Alkoholismus auf Russlands Straßen: Wie ein neues Gesetz Abhilfe schaffen soll

Moskau - Alkohol du böser Geist...! Klischeehaft verbinden viele Russland automatisch mit Alkohol, doch der Pro-Kopf-Konsum sank in den vergangenen kontinuierlich. Dennoch ist Alkoholismus im größten Land der Welt - gerade im öffentlichen Bereich - weiterhin ein Problem. Ein neues Gesetz will dem nun Abhilfe schaffen.

Alkoholkonsum in der Öffentlichkeit stellt Russland vor viele Probleme.
Alkoholkonsum in der Öffentlichkeit stellt Russland vor viele Probleme.  © picture alliance /Daniel Reinhardt/dpa

Das russische Parlament hat am Dienstag ein Gesetzt verabschiedet, mit dessen Hilfe sturzbetrunkene Russen künftig in staatlich finanzierte Ausnüchterungszellen untergebracht werden können.

Mit dem neuen Gesetz können die Regionen in Russland nun offiziell Einrichtungen für Menschen eröffnen, die mit zu viel Alkohol an öffentlichen Orten aufgegriffen werden.

Zwar gebe es bereits in einigen Regionen solche Ausschlafstätten.
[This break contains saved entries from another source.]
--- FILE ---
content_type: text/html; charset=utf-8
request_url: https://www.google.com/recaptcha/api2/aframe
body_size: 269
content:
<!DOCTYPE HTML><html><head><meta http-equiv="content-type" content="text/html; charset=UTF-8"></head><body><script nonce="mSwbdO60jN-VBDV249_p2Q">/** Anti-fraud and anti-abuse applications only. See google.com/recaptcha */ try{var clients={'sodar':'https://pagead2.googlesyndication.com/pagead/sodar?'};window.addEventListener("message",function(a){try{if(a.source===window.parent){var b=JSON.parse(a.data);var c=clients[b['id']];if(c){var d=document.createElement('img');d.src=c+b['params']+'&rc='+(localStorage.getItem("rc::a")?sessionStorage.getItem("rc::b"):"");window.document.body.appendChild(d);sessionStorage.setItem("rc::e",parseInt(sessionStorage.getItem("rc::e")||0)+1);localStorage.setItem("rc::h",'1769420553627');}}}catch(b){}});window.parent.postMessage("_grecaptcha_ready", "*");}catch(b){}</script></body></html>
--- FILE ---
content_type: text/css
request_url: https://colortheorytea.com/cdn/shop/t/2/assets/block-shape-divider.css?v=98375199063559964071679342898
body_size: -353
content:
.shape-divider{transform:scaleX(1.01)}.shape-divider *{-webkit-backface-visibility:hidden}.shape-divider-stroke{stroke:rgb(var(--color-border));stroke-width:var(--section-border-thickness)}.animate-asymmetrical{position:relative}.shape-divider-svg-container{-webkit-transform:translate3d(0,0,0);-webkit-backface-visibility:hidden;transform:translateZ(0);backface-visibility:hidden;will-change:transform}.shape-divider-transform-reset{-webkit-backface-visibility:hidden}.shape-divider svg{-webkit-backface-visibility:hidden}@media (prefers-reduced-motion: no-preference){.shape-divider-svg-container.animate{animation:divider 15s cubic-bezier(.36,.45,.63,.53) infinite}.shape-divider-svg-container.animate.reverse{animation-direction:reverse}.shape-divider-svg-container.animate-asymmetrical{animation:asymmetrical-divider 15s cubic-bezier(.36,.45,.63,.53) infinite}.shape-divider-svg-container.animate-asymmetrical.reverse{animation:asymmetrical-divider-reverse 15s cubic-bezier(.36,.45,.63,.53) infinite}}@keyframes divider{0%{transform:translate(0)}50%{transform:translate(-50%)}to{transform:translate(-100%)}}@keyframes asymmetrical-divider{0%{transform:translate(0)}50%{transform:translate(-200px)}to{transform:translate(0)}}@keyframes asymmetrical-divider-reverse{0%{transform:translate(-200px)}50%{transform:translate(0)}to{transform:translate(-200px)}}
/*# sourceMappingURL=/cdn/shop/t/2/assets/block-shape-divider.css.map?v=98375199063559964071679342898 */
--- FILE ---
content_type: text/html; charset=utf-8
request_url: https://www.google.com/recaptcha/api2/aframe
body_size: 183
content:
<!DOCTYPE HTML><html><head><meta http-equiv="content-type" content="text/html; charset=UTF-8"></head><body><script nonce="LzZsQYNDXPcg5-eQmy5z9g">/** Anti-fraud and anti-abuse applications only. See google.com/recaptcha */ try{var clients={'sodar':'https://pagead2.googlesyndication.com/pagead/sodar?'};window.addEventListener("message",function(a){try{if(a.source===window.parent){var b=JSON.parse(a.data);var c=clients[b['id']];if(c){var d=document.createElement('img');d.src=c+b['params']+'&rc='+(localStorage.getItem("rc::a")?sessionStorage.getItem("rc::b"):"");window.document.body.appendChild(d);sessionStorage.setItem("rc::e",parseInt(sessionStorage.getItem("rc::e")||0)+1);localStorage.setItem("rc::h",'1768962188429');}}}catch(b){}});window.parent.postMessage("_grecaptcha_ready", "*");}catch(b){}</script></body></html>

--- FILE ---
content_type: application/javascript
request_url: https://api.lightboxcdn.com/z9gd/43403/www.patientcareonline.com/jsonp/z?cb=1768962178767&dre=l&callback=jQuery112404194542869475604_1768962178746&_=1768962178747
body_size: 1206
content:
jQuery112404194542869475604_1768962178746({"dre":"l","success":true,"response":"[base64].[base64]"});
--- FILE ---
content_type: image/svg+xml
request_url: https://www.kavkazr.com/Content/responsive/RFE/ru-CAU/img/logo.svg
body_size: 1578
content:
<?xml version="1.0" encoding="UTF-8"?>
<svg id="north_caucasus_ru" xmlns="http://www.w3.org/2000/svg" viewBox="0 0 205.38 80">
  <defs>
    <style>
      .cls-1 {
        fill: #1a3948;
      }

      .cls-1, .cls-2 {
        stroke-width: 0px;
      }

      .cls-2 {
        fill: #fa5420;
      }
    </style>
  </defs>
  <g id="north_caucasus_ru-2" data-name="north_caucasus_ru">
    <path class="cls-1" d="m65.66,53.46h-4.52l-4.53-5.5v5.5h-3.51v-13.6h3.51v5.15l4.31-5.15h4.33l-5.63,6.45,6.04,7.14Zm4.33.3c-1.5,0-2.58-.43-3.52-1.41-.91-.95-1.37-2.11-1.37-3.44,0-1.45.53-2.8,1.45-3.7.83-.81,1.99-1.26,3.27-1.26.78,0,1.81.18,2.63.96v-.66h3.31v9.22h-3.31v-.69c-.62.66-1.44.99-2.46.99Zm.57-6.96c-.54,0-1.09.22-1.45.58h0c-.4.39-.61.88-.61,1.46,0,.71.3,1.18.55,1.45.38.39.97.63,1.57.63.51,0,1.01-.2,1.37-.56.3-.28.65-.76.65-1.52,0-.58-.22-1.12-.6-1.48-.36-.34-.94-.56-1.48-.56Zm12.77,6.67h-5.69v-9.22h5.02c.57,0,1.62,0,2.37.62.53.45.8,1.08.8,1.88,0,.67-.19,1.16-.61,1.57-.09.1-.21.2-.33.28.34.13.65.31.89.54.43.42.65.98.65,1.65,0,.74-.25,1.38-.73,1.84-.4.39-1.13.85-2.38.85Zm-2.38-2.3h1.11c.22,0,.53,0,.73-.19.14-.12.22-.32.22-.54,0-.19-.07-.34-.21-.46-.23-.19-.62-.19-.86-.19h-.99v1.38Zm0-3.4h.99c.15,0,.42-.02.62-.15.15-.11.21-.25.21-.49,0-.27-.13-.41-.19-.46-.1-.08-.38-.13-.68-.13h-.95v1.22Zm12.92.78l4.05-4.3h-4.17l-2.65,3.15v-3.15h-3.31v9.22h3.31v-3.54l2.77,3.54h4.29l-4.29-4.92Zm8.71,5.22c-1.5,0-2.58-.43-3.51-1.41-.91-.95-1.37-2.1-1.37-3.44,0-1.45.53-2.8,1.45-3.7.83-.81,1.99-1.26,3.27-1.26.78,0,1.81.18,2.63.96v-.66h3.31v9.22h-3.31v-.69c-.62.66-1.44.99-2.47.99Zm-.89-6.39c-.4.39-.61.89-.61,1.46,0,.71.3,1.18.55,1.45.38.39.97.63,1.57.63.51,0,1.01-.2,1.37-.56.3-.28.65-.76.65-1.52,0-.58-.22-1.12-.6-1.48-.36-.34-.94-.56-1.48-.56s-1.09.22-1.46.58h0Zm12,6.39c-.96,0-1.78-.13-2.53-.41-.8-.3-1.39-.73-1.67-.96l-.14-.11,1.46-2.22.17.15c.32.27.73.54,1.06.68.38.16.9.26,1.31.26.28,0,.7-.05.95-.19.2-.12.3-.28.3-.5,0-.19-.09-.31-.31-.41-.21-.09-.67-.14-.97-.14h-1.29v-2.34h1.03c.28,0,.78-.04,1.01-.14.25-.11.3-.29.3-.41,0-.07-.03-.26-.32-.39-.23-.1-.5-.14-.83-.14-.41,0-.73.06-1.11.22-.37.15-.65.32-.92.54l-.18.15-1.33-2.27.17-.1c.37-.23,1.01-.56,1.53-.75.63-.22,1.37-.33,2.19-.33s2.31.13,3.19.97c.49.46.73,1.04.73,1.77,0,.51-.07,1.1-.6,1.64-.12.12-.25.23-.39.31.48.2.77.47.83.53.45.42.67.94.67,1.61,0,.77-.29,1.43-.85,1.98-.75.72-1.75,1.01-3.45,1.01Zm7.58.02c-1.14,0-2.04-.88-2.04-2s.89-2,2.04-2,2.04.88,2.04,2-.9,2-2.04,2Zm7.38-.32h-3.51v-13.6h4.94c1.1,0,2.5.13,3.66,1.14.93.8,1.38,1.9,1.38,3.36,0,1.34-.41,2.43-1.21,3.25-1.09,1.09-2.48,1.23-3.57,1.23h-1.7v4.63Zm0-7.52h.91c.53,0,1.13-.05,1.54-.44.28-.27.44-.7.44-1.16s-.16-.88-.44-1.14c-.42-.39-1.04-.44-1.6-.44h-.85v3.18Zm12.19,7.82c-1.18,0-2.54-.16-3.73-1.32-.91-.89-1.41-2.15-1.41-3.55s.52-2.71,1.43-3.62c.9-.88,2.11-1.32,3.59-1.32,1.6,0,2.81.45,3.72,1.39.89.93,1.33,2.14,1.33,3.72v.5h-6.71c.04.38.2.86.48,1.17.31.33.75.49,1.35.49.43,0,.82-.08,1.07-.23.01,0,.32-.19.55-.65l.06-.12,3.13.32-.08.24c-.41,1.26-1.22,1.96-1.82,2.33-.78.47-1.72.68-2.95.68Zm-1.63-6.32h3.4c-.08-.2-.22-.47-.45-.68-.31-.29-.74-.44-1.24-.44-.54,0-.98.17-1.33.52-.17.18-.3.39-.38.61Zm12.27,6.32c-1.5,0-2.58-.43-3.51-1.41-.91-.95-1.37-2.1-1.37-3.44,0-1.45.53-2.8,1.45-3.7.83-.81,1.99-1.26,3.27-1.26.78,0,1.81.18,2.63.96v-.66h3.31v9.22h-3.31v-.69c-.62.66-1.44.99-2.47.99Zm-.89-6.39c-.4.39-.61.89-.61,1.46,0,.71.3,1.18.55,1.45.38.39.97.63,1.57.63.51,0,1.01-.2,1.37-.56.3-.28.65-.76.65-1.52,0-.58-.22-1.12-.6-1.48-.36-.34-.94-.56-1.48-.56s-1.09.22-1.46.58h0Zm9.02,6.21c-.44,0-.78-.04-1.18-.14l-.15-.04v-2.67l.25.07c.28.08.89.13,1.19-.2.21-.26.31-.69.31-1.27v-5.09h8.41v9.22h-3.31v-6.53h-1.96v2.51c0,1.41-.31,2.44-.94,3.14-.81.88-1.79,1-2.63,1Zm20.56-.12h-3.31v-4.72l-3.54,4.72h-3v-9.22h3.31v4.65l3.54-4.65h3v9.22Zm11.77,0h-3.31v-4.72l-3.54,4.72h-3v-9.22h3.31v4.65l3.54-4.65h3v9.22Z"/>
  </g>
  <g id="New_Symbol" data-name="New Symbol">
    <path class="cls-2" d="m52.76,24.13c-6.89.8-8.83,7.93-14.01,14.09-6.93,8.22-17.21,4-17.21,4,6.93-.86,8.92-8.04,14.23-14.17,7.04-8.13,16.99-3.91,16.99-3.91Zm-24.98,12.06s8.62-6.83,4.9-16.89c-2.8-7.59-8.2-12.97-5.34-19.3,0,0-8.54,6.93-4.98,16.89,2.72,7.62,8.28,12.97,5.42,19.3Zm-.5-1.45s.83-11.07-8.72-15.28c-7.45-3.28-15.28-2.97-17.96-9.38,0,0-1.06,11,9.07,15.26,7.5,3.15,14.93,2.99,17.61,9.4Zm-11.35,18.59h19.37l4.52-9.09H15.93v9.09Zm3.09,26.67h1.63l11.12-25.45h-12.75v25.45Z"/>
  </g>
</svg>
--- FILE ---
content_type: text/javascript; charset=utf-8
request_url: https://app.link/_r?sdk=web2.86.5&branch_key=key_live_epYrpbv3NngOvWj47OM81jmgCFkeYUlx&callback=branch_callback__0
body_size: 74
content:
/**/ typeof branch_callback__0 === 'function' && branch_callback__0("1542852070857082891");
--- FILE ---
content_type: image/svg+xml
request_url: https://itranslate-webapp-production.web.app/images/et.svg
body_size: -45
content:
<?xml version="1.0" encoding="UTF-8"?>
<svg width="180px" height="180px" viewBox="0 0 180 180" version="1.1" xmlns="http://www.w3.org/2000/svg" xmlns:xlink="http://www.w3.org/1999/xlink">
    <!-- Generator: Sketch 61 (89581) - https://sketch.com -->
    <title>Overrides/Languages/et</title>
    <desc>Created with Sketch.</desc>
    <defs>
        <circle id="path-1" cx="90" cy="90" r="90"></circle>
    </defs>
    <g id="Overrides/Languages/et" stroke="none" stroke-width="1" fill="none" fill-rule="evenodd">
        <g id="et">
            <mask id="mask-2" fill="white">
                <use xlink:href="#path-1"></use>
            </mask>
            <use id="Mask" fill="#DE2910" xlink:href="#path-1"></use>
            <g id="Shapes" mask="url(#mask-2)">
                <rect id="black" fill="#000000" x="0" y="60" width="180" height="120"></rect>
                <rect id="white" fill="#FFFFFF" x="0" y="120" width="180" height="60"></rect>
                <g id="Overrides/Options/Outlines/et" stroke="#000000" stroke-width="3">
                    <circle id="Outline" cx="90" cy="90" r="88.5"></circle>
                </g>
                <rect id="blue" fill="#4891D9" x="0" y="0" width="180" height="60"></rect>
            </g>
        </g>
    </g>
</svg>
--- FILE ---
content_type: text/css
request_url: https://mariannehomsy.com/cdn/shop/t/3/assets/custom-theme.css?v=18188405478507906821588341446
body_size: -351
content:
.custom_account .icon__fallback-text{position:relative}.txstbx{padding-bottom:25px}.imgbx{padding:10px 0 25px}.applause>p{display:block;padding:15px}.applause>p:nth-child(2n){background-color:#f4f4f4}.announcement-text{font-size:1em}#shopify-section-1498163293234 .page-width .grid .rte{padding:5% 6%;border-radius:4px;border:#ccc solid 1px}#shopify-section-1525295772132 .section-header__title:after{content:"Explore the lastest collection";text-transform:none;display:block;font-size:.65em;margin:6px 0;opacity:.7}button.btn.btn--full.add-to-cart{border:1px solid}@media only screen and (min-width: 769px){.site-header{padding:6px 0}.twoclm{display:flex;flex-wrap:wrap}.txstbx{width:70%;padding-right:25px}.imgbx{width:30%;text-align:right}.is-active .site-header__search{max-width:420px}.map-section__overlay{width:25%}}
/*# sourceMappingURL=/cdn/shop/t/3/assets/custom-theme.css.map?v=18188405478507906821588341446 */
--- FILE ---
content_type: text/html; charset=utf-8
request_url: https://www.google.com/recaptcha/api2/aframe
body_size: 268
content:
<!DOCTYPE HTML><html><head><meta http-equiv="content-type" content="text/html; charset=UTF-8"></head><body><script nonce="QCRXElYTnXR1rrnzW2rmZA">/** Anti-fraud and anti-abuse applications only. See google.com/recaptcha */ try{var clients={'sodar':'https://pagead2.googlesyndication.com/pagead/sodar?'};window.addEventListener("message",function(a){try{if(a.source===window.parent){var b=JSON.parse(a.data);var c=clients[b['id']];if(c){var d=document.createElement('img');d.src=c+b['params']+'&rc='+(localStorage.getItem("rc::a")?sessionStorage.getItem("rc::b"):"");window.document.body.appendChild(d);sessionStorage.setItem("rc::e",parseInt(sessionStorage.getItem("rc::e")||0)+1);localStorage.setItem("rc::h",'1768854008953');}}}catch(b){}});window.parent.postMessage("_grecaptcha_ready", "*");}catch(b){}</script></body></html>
Diese waren der Regierung zufolge aber gesetzlich nicht geregelt gewesen. Des Weiteren werden die Betroffenen für ihren Aufenthalt in den Ausnüchterungsstationen zur Kasse gebeten.

In der Wodka-Großmacht Russland sterben nach offiziellen Angaben jedes Jahr bis zu 12.000 Betrunkene, weil sie etwa im Winter draußen im berauschten Zustand erfrieren - außerdem steige die Zahl der Straftaten nach Alkoholkonsum.

Alkoholismus im öffentlich Raum stellt ein Problem dar

Der gesetzlichen Neuerung zufolge können Polizisten Betrunkene nun nicht mehr zwingend in Krankenhäuser bringen. Meist benötigen Menschen mit einer leichten oder mittelschweren Alkoholvergiftung auch "keine qualifizierte medizinische Hilfe". So sollen die Gesundheitsausgaben nicht unnötig belastet werden.

Laut russischem Innenministerium waren 2018 mehr als eine Million Betrunkene an öffentlichen Orten aufgegriffen worden. 180.000 von ihnen seien nicht mehr in der Lage gewesen, sich allein zu bewegen.

Die ersten Ausnüchterungszellen entstanden in Russland bereits in den 1930er Jahren.